=== Fragmento seleccionado ===

* * * *

Verla hoy, con la distancia que otorga el tiempo y el hartazgo de las franquicias, permite comprender que el fenómeno no consistía solo en su producción mastodóntica, ni en los planos aéreos de Desembarco del Rey, ni en el magnetismo de un enano misántropo que recitaba aforismos como si fueran verdades reveladas. El fenómeno fue la aceptación tácita de una verdad que nos incomoda: el poder lo ganan los más crueles, los más cínicos, los que menos escrúpulos tienen a la hora de incendiar la historia.

* * * *

(Registros de una colección)
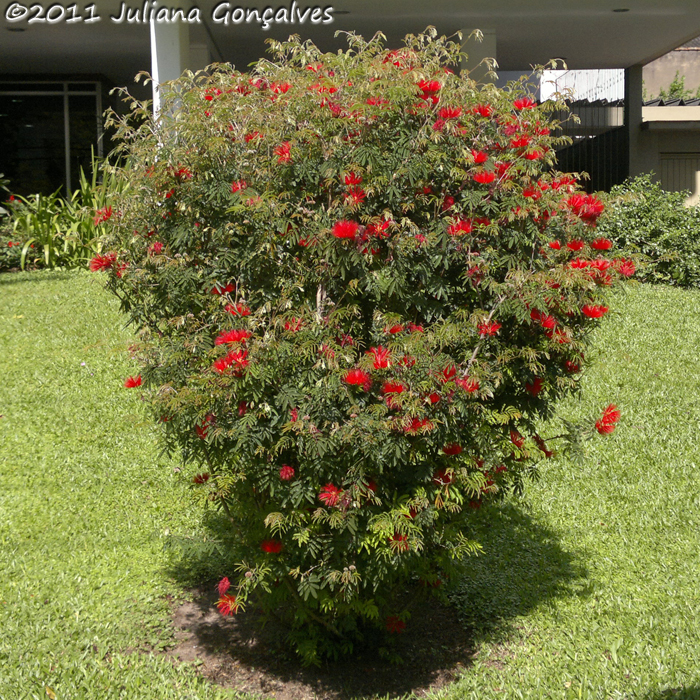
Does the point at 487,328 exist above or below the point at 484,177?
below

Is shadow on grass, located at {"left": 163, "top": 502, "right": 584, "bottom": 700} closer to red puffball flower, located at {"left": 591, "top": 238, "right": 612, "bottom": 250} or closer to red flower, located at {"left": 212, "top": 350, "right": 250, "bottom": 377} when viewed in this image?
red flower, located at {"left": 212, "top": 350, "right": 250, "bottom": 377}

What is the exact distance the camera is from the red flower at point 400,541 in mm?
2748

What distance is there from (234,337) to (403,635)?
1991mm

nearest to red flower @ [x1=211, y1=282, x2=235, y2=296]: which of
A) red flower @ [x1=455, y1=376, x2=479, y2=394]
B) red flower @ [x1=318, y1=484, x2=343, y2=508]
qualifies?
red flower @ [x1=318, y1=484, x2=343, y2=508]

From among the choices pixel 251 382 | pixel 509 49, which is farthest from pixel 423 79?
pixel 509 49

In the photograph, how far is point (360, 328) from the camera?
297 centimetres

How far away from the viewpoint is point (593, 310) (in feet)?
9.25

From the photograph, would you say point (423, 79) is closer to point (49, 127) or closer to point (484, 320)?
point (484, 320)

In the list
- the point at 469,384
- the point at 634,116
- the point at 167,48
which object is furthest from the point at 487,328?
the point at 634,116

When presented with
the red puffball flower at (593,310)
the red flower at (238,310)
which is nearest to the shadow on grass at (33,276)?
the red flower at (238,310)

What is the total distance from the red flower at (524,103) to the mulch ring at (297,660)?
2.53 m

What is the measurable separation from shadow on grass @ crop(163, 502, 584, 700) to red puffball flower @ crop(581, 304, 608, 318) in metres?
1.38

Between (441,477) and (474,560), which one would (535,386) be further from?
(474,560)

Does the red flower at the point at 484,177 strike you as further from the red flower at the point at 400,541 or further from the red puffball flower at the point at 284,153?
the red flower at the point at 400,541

* * * *

=== Ejercicios propuestos ===
(1) Responde estas preguntas sobre el fragmento:
(a) ¿De qué lugar se mencionan los planos aéreos?
(b) ¿Cómo recitaba aforismos el enano misántropo?
(c) Según la verdad incómoda que se menciona, ¿quiénes ganan el poder?
(2) Copia sin cambios las líneas de las entradas desde la que contiene "What is the measurable" hasta el final de las entradas, ambos extremos incluidos.

=== Soluciones ===
(1)
(a) De Desembarco del Rey.
(b) Como si fueran verdades reveladas.
(c) Los más crueles, los más cínicos, los que menos escrúpulos tienen a la hora de incendiar la historia.

(2)
What is the measurable separation from shadow on grass @ crop(163, 502, 584, 700) to red puffball flower @ crop(581, 304, 608, 318) in metres?
1.38

Between (441,477) and (474,560), which one would (535,386) be further from?
(474,560)

Does the red flower at the point at 484,177 strike you as further from the red flower at the point at 400,541 or further from the red puffball flower at the point at 284,153?
the red flower at the point at 400,541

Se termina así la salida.